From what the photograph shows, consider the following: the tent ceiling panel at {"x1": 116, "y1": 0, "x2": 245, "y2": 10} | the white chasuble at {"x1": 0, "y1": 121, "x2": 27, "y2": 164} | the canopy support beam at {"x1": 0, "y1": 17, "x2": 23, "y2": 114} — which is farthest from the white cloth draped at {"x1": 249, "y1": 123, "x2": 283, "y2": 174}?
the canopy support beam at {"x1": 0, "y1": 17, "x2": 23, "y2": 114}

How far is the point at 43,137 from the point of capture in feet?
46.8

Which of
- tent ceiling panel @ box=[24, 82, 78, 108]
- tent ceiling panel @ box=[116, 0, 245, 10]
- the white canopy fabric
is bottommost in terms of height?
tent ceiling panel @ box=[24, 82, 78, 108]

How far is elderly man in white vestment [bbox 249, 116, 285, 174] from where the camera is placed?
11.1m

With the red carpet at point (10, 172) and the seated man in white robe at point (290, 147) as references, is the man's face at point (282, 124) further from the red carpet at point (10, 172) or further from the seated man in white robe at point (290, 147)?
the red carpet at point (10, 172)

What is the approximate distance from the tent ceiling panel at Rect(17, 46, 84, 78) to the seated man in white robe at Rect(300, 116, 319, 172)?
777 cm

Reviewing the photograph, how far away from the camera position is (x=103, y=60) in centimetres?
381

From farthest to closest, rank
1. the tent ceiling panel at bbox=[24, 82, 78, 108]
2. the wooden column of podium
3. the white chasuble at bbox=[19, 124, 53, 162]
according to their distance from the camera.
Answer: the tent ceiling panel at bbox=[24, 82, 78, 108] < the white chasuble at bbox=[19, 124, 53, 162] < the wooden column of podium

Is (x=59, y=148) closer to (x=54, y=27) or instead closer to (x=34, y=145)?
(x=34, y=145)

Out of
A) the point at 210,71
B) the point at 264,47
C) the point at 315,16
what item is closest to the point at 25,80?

:: Short exercise ::
Write all of the records out again exactly.

:: The answer ::
From what the photograph shows, consider the following: the tent ceiling panel at {"x1": 116, "y1": 0, "x2": 245, "y2": 10} | the white chasuble at {"x1": 0, "y1": 121, "x2": 27, "y2": 164} | the canopy support beam at {"x1": 0, "y1": 17, "x2": 23, "y2": 114} — which is farthest from the white cloth draped at {"x1": 249, "y1": 123, "x2": 283, "y2": 174}?
the canopy support beam at {"x1": 0, "y1": 17, "x2": 23, "y2": 114}

How far is the point at 43,137 from the point of capture in feet?
46.8

Which of
- tent ceiling panel @ box=[24, 82, 78, 108]
- tent ceiling panel @ box=[116, 0, 245, 10]
- the white canopy fabric
is bottommost in terms of height?
tent ceiling panel @ box=[24, 82, 78, 108]

How far is elderly man in white vestment [bbox 249, 116, 285, 174] from where the camera is placed?
11.1m

With the red carpet at point (10, 172) and the seated man in white robe at point (290, 147) as references, is the man's face at point (282, 124) further from the red carpet at point (10, 172) or further from the seated man in white robe at point (290, 147)?
the red carpet at point (10, 172)

What is the approximate distance from the tent ceiling panel at Rect(17, 46, 84, 78) to the seated man in white robe at Rect(300, 116, 319, 172)?
777 cm

Reviewing the photograph, how far away from the camera position is (x=103, y=60) in centimetres?
381

From farthest to closest, rank
1. the tent ceiling panel at bbox=[24, 82, 78, 108]
2. the wooden column of podium
3. the white chasuble at bbox=[19, 124, 53, 162]
according to their distance from the camera.
Answer: the tent ceiling panel at bbox=[24, 82, 78, 108] < the white chasuble at bbox=[19, 124, 53, 162] < the wooden column of podium

Is (x=59, y=148) closer to (x=54, y=27) or instead closer to (x=34, y=145)?
(x=34, y=145)

Out of
A) the point at 210,71
B) the point at 264,47
C) the point at 315,16
what item is closest to the point at 25,80?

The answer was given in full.